/---
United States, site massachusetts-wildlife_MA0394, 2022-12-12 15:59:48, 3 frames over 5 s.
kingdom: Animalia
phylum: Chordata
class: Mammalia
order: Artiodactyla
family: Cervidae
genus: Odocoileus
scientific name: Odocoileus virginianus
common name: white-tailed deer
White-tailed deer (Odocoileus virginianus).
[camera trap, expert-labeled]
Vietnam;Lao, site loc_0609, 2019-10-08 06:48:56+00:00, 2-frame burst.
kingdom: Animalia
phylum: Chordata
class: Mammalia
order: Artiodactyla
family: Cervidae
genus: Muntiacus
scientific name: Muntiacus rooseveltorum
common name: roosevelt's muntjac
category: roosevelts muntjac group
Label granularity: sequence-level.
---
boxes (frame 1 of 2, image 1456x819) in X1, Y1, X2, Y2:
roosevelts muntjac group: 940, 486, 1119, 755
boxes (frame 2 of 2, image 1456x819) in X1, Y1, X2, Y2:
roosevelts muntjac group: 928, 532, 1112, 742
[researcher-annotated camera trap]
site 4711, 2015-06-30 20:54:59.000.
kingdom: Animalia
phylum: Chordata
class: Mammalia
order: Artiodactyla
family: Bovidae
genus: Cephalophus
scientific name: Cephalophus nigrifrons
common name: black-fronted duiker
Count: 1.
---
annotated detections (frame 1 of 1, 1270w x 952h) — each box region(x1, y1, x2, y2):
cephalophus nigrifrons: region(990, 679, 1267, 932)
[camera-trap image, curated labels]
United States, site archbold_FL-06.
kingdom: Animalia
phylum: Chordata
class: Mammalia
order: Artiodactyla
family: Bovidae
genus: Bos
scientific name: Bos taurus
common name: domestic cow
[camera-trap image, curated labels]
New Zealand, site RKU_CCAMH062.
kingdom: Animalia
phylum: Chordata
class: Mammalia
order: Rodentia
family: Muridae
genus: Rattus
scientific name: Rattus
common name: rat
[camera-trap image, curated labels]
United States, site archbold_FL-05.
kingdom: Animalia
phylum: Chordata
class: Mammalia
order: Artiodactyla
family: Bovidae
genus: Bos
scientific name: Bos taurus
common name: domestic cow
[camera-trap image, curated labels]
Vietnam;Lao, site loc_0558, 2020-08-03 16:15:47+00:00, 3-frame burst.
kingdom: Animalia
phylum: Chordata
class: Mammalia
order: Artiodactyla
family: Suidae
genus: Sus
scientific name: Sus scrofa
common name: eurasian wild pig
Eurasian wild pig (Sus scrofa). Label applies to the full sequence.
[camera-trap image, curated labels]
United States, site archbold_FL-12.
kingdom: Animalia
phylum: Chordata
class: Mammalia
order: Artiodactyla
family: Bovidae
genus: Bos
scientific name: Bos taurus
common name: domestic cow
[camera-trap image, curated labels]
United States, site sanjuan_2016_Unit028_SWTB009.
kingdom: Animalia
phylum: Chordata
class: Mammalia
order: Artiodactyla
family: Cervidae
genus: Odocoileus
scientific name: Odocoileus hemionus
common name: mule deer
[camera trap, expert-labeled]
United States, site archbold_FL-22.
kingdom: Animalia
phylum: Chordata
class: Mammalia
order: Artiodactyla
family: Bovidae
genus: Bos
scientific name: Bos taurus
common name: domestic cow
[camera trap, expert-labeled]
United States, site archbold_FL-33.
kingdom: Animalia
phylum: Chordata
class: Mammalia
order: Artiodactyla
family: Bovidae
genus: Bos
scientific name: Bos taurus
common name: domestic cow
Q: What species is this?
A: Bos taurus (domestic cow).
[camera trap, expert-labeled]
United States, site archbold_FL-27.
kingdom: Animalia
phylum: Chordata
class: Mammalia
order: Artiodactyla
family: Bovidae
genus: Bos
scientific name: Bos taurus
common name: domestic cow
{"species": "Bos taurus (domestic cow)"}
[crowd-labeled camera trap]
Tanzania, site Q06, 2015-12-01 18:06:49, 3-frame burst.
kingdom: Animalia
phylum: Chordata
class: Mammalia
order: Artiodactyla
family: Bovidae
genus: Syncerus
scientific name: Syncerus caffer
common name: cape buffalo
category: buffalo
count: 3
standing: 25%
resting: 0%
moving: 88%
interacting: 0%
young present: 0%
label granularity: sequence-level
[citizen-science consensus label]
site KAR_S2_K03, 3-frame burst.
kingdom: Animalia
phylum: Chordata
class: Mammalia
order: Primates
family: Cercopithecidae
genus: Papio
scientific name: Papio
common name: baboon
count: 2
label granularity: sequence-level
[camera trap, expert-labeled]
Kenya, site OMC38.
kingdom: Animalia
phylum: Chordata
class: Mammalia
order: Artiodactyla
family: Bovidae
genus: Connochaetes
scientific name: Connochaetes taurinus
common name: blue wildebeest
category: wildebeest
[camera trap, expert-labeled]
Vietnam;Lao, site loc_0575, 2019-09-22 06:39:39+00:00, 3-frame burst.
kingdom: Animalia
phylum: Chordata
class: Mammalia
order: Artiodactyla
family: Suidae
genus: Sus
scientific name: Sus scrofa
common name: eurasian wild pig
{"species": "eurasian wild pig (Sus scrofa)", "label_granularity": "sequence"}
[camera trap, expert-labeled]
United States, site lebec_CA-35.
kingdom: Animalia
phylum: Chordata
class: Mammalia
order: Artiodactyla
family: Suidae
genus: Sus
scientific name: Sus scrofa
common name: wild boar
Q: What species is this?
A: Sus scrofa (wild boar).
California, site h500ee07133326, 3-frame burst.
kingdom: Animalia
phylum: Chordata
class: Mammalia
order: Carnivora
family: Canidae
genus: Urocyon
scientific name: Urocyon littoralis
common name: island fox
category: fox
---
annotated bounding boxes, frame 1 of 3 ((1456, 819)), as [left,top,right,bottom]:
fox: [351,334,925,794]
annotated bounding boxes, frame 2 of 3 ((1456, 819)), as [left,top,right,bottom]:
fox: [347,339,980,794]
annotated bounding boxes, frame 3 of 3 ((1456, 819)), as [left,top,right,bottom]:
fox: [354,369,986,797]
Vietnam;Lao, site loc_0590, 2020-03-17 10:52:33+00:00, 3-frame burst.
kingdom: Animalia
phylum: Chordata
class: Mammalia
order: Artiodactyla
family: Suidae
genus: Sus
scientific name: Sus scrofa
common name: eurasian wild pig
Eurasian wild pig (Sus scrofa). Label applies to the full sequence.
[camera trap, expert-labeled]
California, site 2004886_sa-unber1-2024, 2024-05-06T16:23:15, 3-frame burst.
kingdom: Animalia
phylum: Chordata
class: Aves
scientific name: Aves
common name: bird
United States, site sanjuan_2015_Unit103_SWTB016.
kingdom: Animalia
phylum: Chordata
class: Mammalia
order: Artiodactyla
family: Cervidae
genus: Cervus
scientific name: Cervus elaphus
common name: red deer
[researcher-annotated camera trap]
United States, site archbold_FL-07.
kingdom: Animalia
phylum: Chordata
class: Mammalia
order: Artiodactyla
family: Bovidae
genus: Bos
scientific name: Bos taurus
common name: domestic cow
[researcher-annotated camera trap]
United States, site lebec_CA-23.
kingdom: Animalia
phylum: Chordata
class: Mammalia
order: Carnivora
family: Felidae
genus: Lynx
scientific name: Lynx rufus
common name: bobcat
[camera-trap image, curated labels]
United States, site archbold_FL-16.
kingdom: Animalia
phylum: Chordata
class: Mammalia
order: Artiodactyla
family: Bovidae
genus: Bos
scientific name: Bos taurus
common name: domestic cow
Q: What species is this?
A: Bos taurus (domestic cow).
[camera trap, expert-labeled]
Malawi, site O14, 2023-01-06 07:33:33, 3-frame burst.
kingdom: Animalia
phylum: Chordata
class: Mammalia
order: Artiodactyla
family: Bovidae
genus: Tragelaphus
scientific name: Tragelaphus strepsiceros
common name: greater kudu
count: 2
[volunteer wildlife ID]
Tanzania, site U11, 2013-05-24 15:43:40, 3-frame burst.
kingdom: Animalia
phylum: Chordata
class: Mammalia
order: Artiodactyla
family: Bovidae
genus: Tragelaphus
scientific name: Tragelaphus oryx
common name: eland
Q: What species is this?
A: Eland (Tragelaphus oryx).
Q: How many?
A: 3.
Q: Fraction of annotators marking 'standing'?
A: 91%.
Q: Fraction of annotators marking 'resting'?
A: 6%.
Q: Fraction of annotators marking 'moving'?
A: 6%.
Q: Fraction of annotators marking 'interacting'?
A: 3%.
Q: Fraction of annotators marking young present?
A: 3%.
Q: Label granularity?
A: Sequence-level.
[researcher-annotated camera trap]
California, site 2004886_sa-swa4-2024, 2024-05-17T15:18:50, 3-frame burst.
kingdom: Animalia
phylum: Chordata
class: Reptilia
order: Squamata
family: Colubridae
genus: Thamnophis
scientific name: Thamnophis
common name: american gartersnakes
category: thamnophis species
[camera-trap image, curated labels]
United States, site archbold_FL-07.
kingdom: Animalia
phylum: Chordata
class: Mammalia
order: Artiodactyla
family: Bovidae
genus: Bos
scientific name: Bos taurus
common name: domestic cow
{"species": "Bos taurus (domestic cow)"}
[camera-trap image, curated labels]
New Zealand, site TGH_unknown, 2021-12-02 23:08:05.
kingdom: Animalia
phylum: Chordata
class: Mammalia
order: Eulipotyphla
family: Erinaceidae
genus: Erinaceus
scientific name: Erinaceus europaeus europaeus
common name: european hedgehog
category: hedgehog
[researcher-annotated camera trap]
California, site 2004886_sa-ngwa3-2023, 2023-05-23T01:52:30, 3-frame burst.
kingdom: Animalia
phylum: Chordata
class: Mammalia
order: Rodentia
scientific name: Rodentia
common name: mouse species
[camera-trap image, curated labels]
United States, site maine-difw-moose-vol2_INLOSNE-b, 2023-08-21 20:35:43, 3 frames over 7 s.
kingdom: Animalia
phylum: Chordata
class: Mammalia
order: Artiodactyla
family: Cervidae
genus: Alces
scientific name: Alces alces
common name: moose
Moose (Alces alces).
\---
▶ **Your assignment**: Using the entries above, copy out all lines that contain the string "California".

▶ **Reply**:
California, site h500ee07133326, 3-frame burst.
California, site 2004886_sa-unber1-2024, 2024-05-06T16:23:15, 3-frame burst.
California, site 2004886_sa-swa4-2024, 2024-05-17T15:18:50, 3-frame burst.
California, site 2004886_sa-ngwa3-2023, 2023-05-23T01:52:30, 3-frame burst.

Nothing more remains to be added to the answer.